Question

gene dispersion, what does it mean?

1

Entering edit mode

tonja.r ▴ 80

@tonjar-7565

Last seen 8.5 years ago

United Kingdom

In all RNA-seq analysis applications they talk about the dispersion of a gene. As far as I understood, it is not a variance of the normalized counts for a given gene. It is somehow much more complicated.

DESeq defines the dispersion as follows:

But what would a dispersion of 0.19 or a dispersion of 0.80 tell me? Can I still interpret it as a variance of a gene?

gener rnaseq • 29k views

ADD COMMENT • link updated 2.1 years ago by Gordon Smyth 52k • written 9.4 years ago by tonja.r ▴ 80

2

Entering edit mode

That looks like the DESeq2 paper. We define the dispersion parameter in the first sentence of the section in the main text where we introduce it:

"Within-group variability, i.e., the variability between replicates, is modeled by the dispersion parameter alpha, which describes the variance of counts via..."

The dispersion parameter links the variance and mean of the count for the negative binomial distribution.

ADD REPLY • link 9.4 years ago Michael Love 43k

5

Entering edit mode

Aaron Lun ★ 28k

@alun

Last seen 4 hours ago

The city by the bay

Check out Section 2.8.2 of the edgeR user's guide (v3.12.0). Briefly, the square root of the negative binomial dispersion for a gene is the biological coefficient of variation (BCV) across your replicate samples. This refers to the standard deviation divided by the mean, for the fraction of all cDNA fragments corresponding to that gene. Roughly speaking, this is interpretable as the proportion of expression attributable to variability.

Larger values for the BCV indicate that the gene expression is more variable relative to the mean. This is arguably more useful than the variance itself. Highly expressed genes will usually have a larger absolute variance because the counts are bigger, but the relative variability and BCV are often lower. For example, if you have a highly expressed gene, then even if it has a large absolute variance, that might not matter if the variance contributes to a very small wobble around the large mean expression across replicates. Conversely, a small variance might be substantial for lowly expressed genes because the wobble would be relatively large compared to the mean.

ADD COMMENT • link 9.4 years ago Aaron Lun ★ 28k

0

Entering edit mode

Briefly, the square root of the negative binomial dispersion for a gene is the biological coefficient of variation (BCV) across your replicate samples. This refers to the standard deviation divided by the mean, for the fraction of all cDNA fragments corresponding to that gene.
So, according to edgeR, to calculate a dispersion for a gene, I just need to do following: (sd(gene)/mean(gene))^2. Right?

I do not think I understood your example.
For example, if you have a highly expressed gene, then even if it has a large absolute variance, that might not matter if the variance contributes to a very small wobble around the large mean expression across replicates.

Could you please give a small example with numbers and let say 4 replicates: 2 treated and 2 untreated?

ADD REPLY • link 9.4 years ago tonja.r ▴ 80

2

Entering edit mode

No, you use the estimateDisp function.
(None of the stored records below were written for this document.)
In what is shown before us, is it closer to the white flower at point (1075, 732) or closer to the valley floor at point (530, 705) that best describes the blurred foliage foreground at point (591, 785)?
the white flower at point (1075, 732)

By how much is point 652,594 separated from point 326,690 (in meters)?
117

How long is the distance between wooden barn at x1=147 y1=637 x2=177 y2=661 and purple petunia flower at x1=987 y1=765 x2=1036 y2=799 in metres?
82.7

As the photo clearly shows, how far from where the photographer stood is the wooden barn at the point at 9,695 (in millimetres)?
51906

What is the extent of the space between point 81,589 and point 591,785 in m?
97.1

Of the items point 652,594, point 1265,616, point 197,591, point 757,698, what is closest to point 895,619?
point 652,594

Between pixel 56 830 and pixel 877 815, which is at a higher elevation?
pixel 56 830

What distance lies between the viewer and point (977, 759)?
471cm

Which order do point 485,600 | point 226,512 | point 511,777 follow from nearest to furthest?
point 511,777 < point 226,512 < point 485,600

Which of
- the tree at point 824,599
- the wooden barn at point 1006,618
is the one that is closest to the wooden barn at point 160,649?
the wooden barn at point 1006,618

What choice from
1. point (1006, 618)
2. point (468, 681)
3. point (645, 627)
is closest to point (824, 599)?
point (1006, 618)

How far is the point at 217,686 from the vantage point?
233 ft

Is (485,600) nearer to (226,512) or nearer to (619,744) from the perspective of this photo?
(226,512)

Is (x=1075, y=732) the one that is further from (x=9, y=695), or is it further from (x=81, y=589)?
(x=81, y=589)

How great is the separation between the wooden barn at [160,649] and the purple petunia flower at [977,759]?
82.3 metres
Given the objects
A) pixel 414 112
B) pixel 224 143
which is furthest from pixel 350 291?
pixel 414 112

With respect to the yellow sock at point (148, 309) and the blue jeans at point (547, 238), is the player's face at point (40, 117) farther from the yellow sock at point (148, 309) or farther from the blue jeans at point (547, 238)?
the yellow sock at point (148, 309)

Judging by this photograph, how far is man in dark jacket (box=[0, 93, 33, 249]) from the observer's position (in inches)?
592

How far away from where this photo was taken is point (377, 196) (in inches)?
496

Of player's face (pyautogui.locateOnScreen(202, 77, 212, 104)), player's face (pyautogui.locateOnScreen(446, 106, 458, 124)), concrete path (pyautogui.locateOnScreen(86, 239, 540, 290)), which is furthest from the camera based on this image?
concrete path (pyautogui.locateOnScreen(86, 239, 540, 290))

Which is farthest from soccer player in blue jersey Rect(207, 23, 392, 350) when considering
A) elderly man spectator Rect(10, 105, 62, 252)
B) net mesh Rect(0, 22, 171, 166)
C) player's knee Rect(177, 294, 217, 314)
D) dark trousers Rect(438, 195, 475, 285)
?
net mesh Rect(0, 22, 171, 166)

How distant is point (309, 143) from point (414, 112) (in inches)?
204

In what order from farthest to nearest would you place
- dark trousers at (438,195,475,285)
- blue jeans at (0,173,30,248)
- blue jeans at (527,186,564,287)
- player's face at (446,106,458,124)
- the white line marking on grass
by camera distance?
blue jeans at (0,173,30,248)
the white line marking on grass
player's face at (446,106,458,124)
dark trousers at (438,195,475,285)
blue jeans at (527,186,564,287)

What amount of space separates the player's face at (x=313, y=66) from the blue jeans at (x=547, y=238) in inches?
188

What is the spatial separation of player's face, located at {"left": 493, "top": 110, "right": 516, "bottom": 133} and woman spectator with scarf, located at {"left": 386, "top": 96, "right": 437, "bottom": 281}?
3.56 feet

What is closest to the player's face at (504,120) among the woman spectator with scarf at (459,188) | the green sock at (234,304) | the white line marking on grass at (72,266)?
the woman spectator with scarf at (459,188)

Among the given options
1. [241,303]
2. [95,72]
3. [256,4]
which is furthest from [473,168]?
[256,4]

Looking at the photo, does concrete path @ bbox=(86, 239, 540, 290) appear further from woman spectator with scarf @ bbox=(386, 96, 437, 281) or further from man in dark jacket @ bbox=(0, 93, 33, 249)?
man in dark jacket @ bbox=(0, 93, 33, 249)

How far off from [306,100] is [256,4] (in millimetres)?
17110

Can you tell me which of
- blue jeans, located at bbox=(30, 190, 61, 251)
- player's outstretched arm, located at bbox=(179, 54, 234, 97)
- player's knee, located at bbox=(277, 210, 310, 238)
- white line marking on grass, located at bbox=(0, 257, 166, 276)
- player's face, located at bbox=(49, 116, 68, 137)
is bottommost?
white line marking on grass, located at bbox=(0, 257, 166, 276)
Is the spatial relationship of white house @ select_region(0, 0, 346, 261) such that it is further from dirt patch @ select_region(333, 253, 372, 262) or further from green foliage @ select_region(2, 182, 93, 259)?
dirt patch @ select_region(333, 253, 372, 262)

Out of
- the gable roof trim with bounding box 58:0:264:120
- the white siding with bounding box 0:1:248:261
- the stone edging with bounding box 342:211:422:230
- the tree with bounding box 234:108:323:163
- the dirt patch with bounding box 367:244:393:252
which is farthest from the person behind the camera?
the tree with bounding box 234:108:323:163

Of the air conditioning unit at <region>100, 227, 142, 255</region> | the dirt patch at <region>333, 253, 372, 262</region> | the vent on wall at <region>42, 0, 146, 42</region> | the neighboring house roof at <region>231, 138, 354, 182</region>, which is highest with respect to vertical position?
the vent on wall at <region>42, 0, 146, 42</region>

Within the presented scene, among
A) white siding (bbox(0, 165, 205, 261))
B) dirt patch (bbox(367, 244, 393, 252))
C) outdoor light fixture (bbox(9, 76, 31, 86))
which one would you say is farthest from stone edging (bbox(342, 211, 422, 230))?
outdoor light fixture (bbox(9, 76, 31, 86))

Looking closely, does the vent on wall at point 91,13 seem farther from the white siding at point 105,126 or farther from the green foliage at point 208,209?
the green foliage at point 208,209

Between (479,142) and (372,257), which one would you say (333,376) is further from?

We've already set it up for you, so don't try to do it yourself. This is not a simple calculation; it maximizes the adjusted profile likelihood to obtain an unbiased estimate of the NB dispersion, with some EB shrinkage to stabilize the estimate in the presence of limited replicates. Of course, you don't need that level of understanding to interpret the value of the dispersion; all you need to know is "bigger dispersion = more variable".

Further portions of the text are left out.